* [PAGE EXCERPT]:
In the first acts of the new government (a move that was seen as a means to gain legitimacy), Peña Nieto decided to suspend the controversy imposed by former president Felipe Calderón against the General Law on Victims—this being a motion that could have prevented its being signed into law. Consequently, the General Law entered legislation in February.
In more general terms, a large part of the beginning of this new six-year term has centered around a broad structural reform of the public administration: in January, the Secretary for Public Security was abolished, having been integrated into the Secretary of Governance. This centralization could imply an advantage in the sense of national security from the perspective of the State apparatus, but it could also mean a major risk in terms of human rights. Amnesty International recalls that “during the six-year term of former president Felipe Calderón, the SSP took on a protagonistic role in the strategy against organized crime, one that has left more than 60,000 dead and thousands others disappeared. The use of torture and abuse as well as arbitrary arrests were routine on the part of the security forces during that period.” Peña Nieto has proposed the creation of a “national gendarmerie,” a sort of militarized police, which would not signify substantial change, given that the war against organized crime undertaken in the previous administration has blurred the line separating the constitutional distinction between police and the military. There has also been seen an attempt to create a National Center for Intelligence (CNI), a sort of Mexican CIA that would centralize the information collected by all security and justice institutions. Meanwhile, the number of casualties linked to narco-violence and the war against it continue without respite. According to the Secretary of Governance, 2,243 murders were reported during the first two months of the new administration.

* [SUPPLIED INFORMATION]:
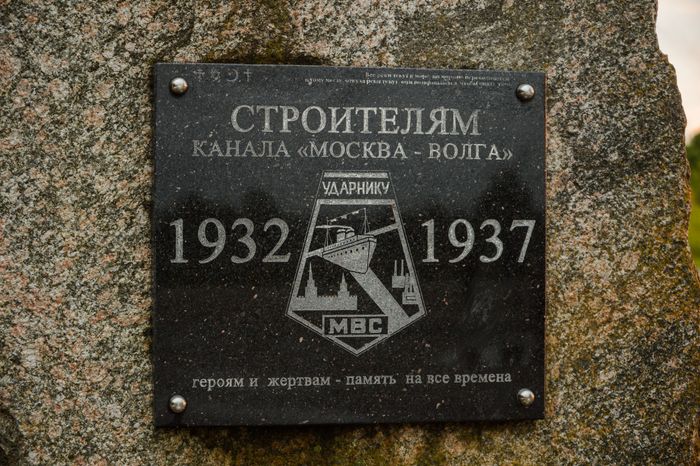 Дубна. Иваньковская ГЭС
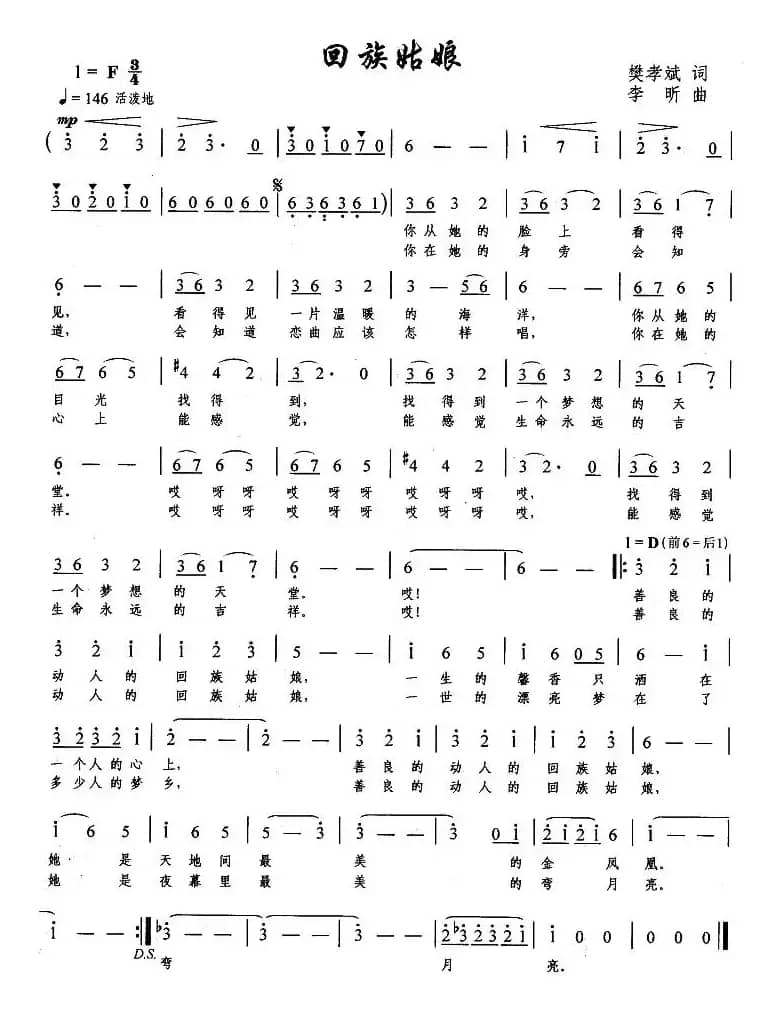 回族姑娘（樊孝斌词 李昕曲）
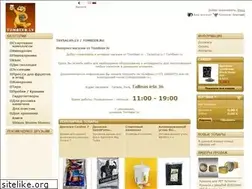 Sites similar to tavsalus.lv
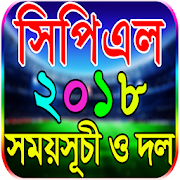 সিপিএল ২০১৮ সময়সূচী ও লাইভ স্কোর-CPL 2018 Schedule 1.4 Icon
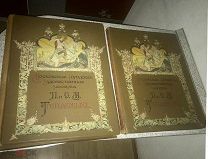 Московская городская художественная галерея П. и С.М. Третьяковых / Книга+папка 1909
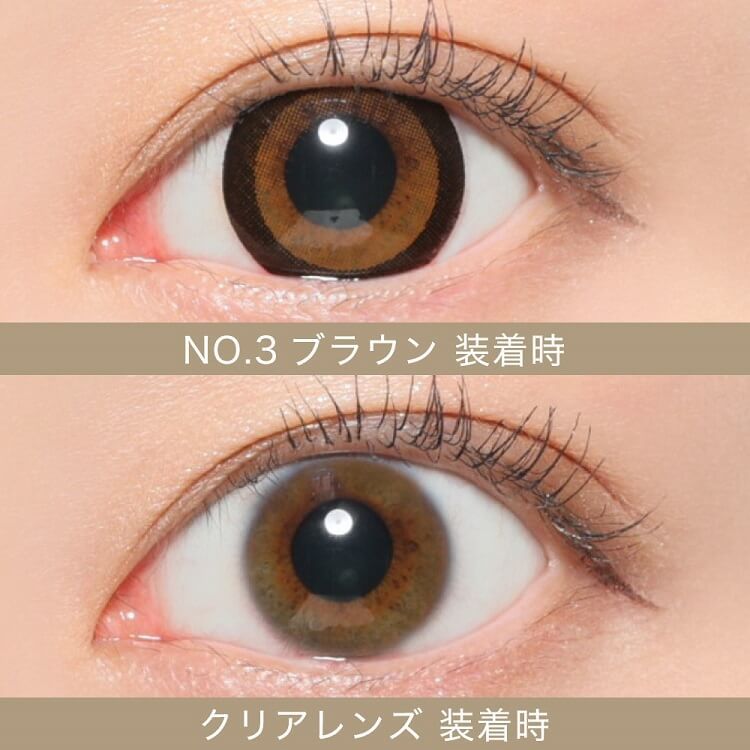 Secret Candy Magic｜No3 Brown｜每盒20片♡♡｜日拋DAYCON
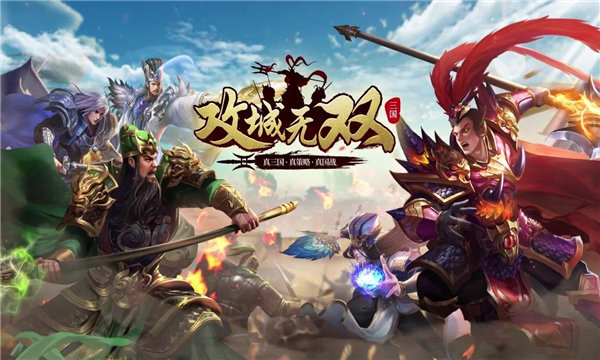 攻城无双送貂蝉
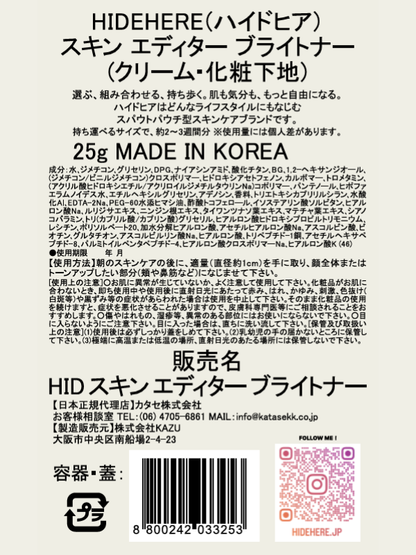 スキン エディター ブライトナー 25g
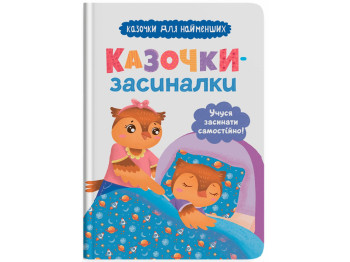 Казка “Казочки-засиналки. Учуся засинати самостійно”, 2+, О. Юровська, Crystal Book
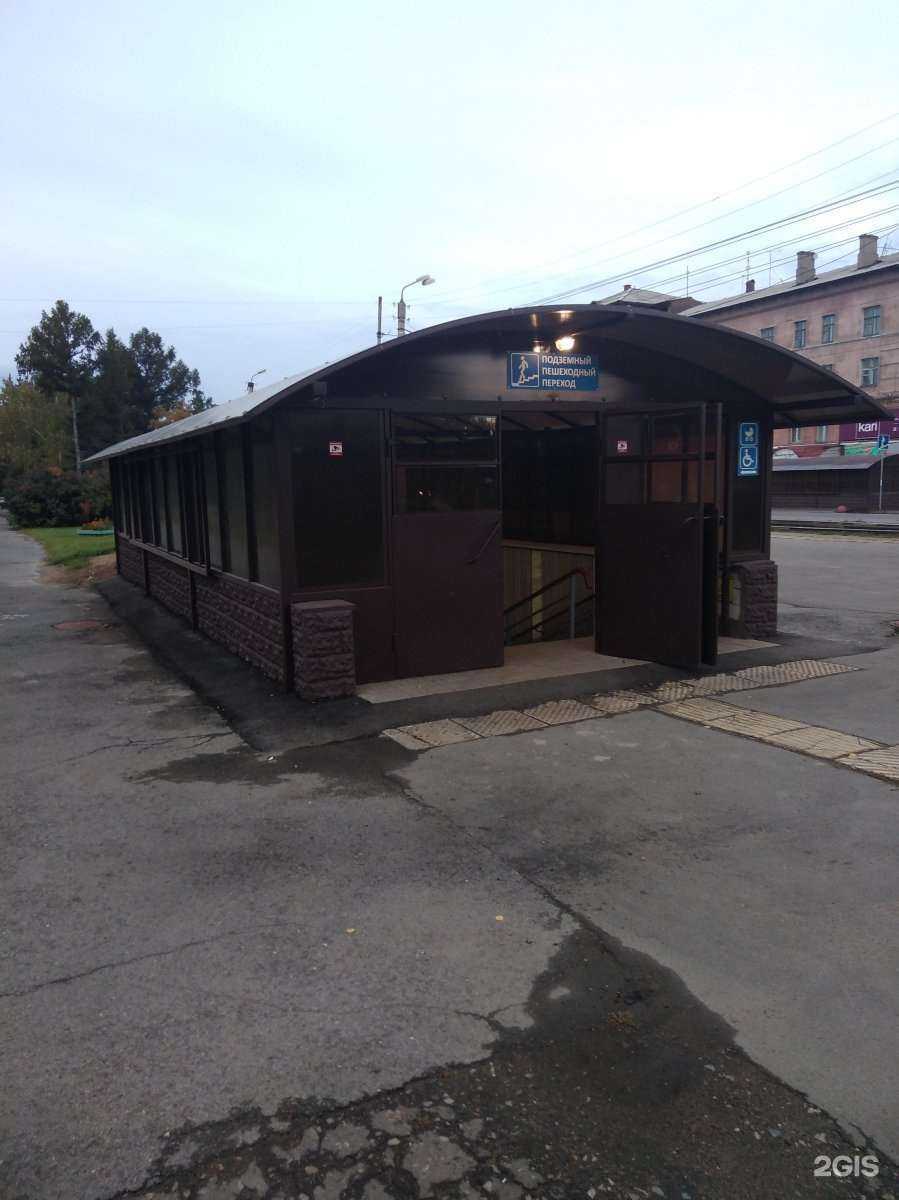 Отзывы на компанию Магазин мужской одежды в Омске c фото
---
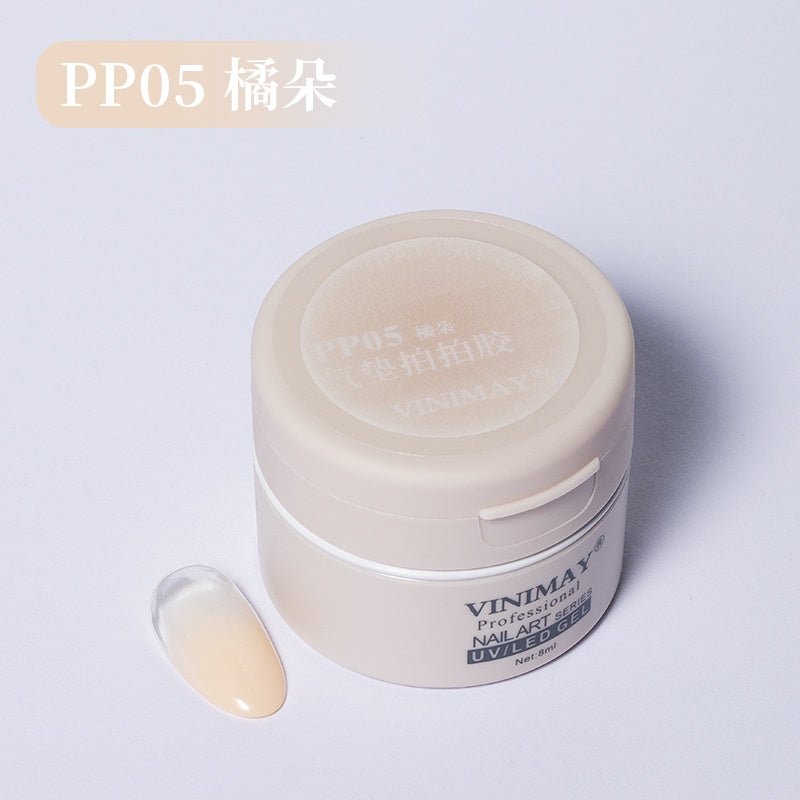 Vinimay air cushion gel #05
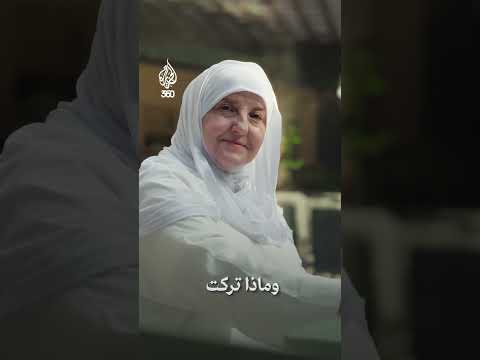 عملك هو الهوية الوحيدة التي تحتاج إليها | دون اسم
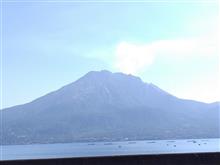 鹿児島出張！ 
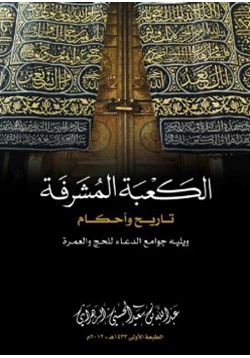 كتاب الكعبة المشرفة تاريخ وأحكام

* [WHAT YOU NEED TO DO]:
Answer these questions using the excerpt about Peña Nieto's new government.
(a) In which month did the General Law on Victims enter legislation?
(b) Into which body was the Secretary for Public Security integrated?
(c) According to the Secretary of Governance, how many murders were reported during the first two months of the new administration?

* [ANSWER TO THIS PROBLEM]:
(a) February
(b) The Secretary of Governance
(c) 2,243